One issue that I like to talk about is this concept of prophylactic cranial irradiation (PCI). As I said, in small cell lung cancer, the vast majority of patients will develop brain metastases. There has been this concept of radiating the brain prior to the development of metastasis or prophylactically in an attempt to decrease the incidence of brain metastasis and associated morbidities. There have been studies done in the 90s, which suggested that there would be an improvement in overall survival with prophylactic brain radiation in patients with limited state small cell lung cancer. And in the early 2000s, there was a study out of Europe that looked at the same issue in extensive stage, small cell lung cancer patients, and found that prophylactic cranial radiation seems to be better in improving overall survival as opposed to no prophylactic brain radiation. However, about 5 years ago or so, there was a similar Japanese study that did not show a benefit for prophylactic cranial radiation. And so right now, there is a debate about PCI and there is an ongoing study underway in the United States called Maverick, which seeks to answer the question of is prophylactic cranial irradiation relevant in small cell lung cancer. Does it improve overall survival? What kind of side effects does it have? So, we eagerly hope to the results of that study.
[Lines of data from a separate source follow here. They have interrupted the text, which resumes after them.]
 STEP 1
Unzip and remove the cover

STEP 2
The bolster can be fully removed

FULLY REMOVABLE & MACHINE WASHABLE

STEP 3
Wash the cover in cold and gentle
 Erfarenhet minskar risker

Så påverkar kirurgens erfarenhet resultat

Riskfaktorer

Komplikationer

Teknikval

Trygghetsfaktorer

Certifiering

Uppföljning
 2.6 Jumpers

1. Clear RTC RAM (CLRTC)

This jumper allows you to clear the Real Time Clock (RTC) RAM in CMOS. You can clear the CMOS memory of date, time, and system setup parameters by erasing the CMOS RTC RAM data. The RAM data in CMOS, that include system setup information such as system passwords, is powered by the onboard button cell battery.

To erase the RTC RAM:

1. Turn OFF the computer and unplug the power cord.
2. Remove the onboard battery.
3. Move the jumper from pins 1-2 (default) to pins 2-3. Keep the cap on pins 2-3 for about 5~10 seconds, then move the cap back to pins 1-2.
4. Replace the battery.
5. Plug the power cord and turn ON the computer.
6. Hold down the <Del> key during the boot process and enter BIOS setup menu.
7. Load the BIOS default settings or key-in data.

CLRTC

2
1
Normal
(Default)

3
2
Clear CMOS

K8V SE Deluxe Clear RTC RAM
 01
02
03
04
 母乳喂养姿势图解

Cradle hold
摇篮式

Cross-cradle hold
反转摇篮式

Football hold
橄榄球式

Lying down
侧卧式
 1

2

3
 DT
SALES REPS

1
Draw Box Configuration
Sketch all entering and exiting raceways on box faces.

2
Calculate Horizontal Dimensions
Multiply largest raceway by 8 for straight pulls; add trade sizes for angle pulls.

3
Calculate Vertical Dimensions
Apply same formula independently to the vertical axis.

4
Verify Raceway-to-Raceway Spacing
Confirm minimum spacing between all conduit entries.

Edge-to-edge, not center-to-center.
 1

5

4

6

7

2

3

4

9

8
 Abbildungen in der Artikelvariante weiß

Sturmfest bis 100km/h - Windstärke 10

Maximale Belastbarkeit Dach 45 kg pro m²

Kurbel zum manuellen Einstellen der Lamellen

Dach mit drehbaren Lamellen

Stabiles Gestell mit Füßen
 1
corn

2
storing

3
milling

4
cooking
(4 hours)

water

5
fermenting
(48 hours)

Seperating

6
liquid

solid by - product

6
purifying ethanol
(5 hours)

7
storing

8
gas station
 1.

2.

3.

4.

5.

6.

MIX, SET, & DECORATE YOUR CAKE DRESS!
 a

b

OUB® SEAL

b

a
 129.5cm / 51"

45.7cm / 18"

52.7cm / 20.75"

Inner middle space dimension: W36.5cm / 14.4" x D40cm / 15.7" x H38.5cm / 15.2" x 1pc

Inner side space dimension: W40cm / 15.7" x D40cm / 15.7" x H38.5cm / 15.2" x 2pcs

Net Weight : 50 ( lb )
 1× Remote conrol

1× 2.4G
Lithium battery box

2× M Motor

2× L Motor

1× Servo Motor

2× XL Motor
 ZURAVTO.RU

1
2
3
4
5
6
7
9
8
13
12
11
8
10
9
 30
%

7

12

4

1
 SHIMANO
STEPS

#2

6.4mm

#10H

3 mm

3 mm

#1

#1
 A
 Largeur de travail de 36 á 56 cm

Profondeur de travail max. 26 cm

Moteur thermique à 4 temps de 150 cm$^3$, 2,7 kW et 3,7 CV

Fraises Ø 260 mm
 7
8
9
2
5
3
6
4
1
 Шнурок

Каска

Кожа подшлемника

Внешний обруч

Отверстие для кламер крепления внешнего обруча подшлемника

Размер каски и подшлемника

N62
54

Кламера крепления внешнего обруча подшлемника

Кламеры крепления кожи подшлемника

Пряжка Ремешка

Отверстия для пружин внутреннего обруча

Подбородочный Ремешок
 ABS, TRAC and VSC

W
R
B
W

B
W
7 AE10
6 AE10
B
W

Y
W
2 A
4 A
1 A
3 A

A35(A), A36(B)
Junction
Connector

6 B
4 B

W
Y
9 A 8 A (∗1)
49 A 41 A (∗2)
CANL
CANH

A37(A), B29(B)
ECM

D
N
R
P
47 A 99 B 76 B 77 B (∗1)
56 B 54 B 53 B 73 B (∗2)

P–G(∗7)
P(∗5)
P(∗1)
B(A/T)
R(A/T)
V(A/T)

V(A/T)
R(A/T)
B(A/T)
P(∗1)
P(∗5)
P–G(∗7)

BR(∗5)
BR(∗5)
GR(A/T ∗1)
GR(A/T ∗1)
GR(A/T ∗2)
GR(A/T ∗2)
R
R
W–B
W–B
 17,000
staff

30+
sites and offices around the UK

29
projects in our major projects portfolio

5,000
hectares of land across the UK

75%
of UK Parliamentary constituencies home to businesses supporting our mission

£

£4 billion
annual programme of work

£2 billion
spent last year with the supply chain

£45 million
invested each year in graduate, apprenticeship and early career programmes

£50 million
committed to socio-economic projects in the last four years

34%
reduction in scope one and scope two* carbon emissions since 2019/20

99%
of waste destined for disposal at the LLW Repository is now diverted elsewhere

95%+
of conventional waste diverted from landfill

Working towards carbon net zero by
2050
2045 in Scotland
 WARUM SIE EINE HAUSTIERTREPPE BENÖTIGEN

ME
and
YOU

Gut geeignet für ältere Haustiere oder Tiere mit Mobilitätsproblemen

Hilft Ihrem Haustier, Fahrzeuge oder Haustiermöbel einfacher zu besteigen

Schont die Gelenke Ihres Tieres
AJMC®: You've touched on some emerging clinical trials. What other treatments or upcoming trials are you most looking forward to, to help better understand small cell lung cancer?

Ganti:There are a number of various agents currently being studied. And there was a recent study that I saw a press release for using a novel class of agents called TIGIT inhibitors, T-I-G-I-T, which is a type of immune therapy in combination with immunotherapy. And that study did not show an improvement in progression-free survival when compared to chemo immunotherapy with atezolizumab. But I think that that group of drugs that TIGIT inhibitors, we need to study them and not throw them away. So that is an exciting group of drugs that I would like to see. There are other novel combinations of immunotherapy agents, which I would like to see there is a drug called relatlimab, which is a LAG3 inhibitor. It has been approved from melanoma that seems to improve the efficacy of immune checkpoint inhibitors. So that is something that I would interested in, but more importantly, I'm interested in future studies looking at various subtypes of small cell lung cancer that I mentioned earlier, and targeted therapies driven specifically to those individual subtypes.

We are slowly starting to understand the different subtypes of small cell lung cancer. There may be specific ones that may be more responsive for immunotherapy, and there are other subtypes that I have potential targets for which we could focus on using agents directed against the targets. So those are what I'm looking forward to in the near future.

AJMC®: Would you like to offer any closing thoughts?

Ganti:I know I talked a lot about how small cell lung cancer is a recalcitrant disease, and we need to do better in times of identifying better treatments. But one thing that I'd like to emphasize is that our uptake of the currently available treatments itself is not all that great for various reasons. People have done real-world studies and have found that a significant minority of patients don't get guideline specific treatment based on what we know about small cell lung cancer today. So yes, while we have a long way to go in terms of research, I would emphasize that patients who are currently being diagnosed and treated with small cell lung cancer should get the guideline appropriate care that they need and deserve in order to try and improve outcomes.